Rivkin and Casey: Bill’s Detainee Provisions Reaffirm the Law of War
Gen. David Irvine’s objections to the detainee provisions in the 2012 defense budget bill miss the mark.
These provisions do not change existing U.S. counterterrorism policy, much less challenge the country’s values or character. Rather, they reaffirm measures adopted shortly after 9/11, which the Bush and Obama administrations have rightly seen fit to maintain.
In the wake of 9/11, President George W. Bush concluded that a military response to al-Qaida and its allies was in order, for the obvious reason that the civilian law enforcement system was unable to prevent those devastating attacks. Congress wholeheartedly supported Bush’s decision, adopting a specific Authorization for the Use of Military Force on Sept. 18, 2001.
The United States is, therefore, at war with al-Qaida, its allies and its supporters. U.S. operations against those groups and individuals are governed by the laws of war, which clearly permit U.S. forces to attack al-Qaida’s leadership, operatives, and others who themselves engage in or support hostilities against the United States. In addition, throughout the conflict, the United States is entitled to capture and detain such persons, without criminal charge or trial. Although these detentions may be protracted, they are not “indefinite” because they must end when the fighting does. The Supreme Court has repeatedly upheld the legality of this policy.
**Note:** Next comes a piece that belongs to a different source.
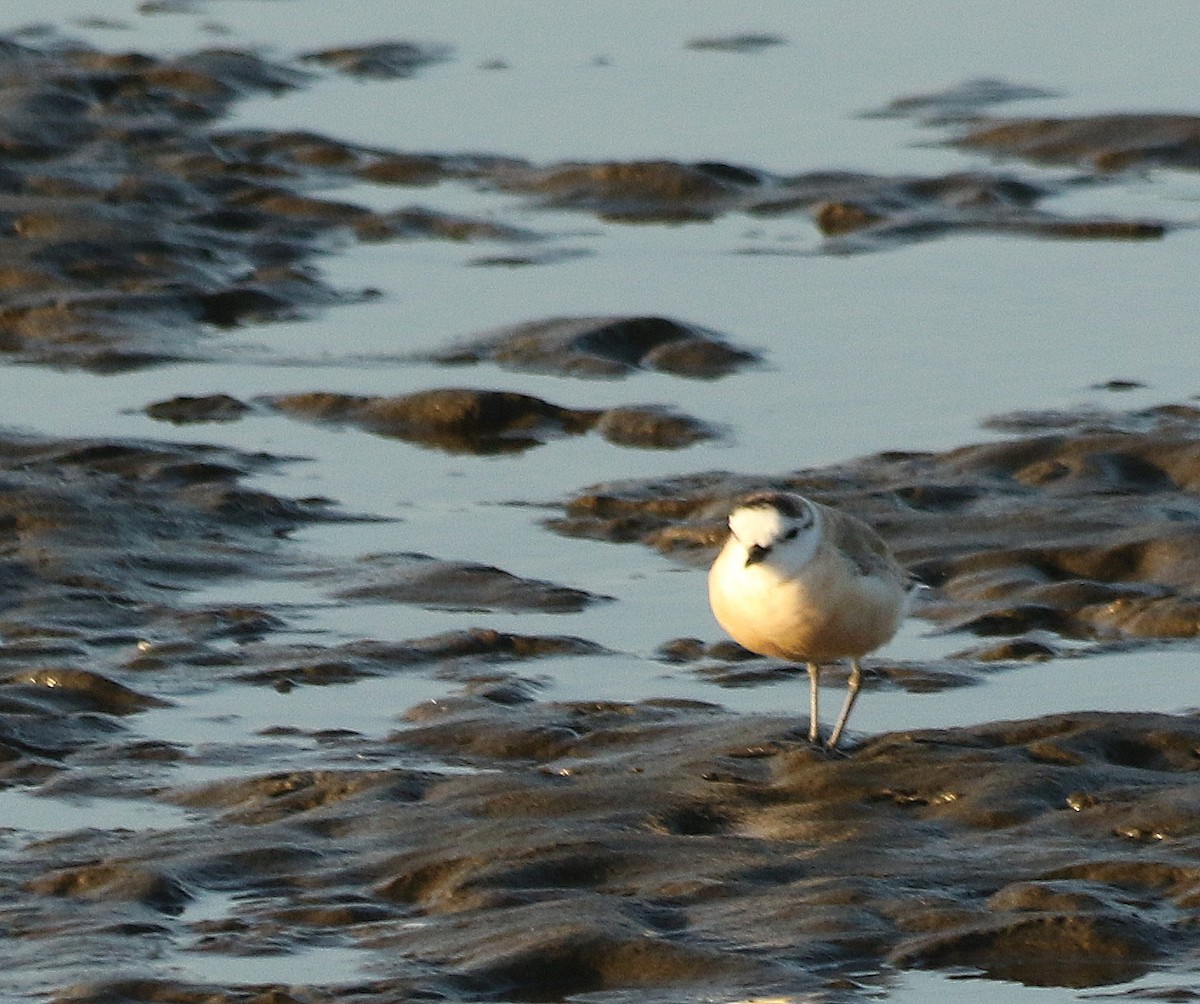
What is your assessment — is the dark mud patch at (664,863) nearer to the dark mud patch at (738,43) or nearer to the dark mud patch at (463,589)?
the dark mud patch at (463,589)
It is for this very reason that the 2012 defense authorization bill would reaffirm both the nature of hostilities between al-Qaida and the United States, and these basic rules. In fact, the bill makes clear that detainees’ “disposition” is governed by the law of war — including “long term detention under the law of war without trial until the end of hostilities.”
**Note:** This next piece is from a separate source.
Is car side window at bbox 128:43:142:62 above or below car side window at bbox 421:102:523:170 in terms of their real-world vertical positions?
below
It also clarifies that U.S. citizens can be held on the same basis but only “to the extent permitted by the Constitution of the United States.”
This is no invitation to remake constitutional law, but the invocation of existing Supreme Court precedent (some dating back to the Civil War and some that are post-9/11) that clearly permits the military detention (and even trial) of citizens who have themselves engaged in hostile acts or have supported such acts to the extent that they are properly classified as “combatants” or “belligerents.”
The bill does not define all of the groups who are al-Qaeda’s “associated forces” — a practical impossibility because of the irregular nature of al-Qaeda’s own organization and its transnational jihad — but makes clear that these forces must be “engaged in hostilities against the United States or its coalition partners.”
This basic limiting factor prevents improper action against groups or individuals who merely sympathize with al-Qaida or its goals.
In no way does the defense bill “militarize our system of justice.” Rather, it makes clear that the primary U.S. response to al-Qaida is, and will remain, military.
For 10 years now, debate has raged about whether a criminal justice approach to al-Qaida would more effectively protect U.S. national interests than a military one. Those who support a law enforcement model, however, have yet to articulate an answer to the most fundamental legal and practical objection to their position: If al-Qaida is to be treated merely as another global criminal organization, then U.S. forces cannot lawfully attack it anywhere in the world.
The legal rules governing law enforcement and war are fundamentally different. Authorities can use deadly force against criminal suspects only in the most narrow circumstances and almost always as a last resort. Unless perpetrators are caught in the act, they can be arrested only on properly issued warrants, and custody of perpetrators in foreign jurisdictions must be secured through the often time-consuming processes of international judicial cooperation.
Once apprehended, criminal suspects enjoy a plethora of rights designed to even the playing field between them and their governmental accusers. Moreover, the entire criminal justice system is based on the assumption that the potential for prosecution and punishment will, for the most part, deter illegal conduct. This system is manifestly unsuited to confronting a worldwide network of zealots who are determined to make war on the United States for their own ideological and geopolitical purposes.
Certainly, terrorism prosecutions in civilian courts can, and have, made a difference in the fight against international terror. However, redefining that fight as solely a law-enforcement problem in which such proceedings are the central mechanism to “defeat” al-Qaida is a recipe for disaster. President George W. Bush and President Barack Obama have rightly chosen not to take that path. Military force, and the body of law associated with it, is the only means by which the United States can degrade al-Qaida’s capabilities and ultimately grind it out of existence.
Force also is the only means by which Washington can effectively protect the American people from future attacks by al-Qaida, its allies and supporters. Demanding that protection does not transform our country into the home of the chicken-hearted. As law and morality make clear: Civilians are not legitimate targets of attack.
The American people have a right to expect that their government will secure them from attack by armed enemies so that they can continue to enjoy the liberties that define the nation.
David B. Rivkin Jr. and Lee A. Casey are partners in the Washington office of Baker Hostetler LLP, and served in the Justice Department during the Reagan and George H.W. Bush administrations. Rivkin is also co-chairman of the Center for Law & Counterterrorism at the Foundation for Defense of Democracies.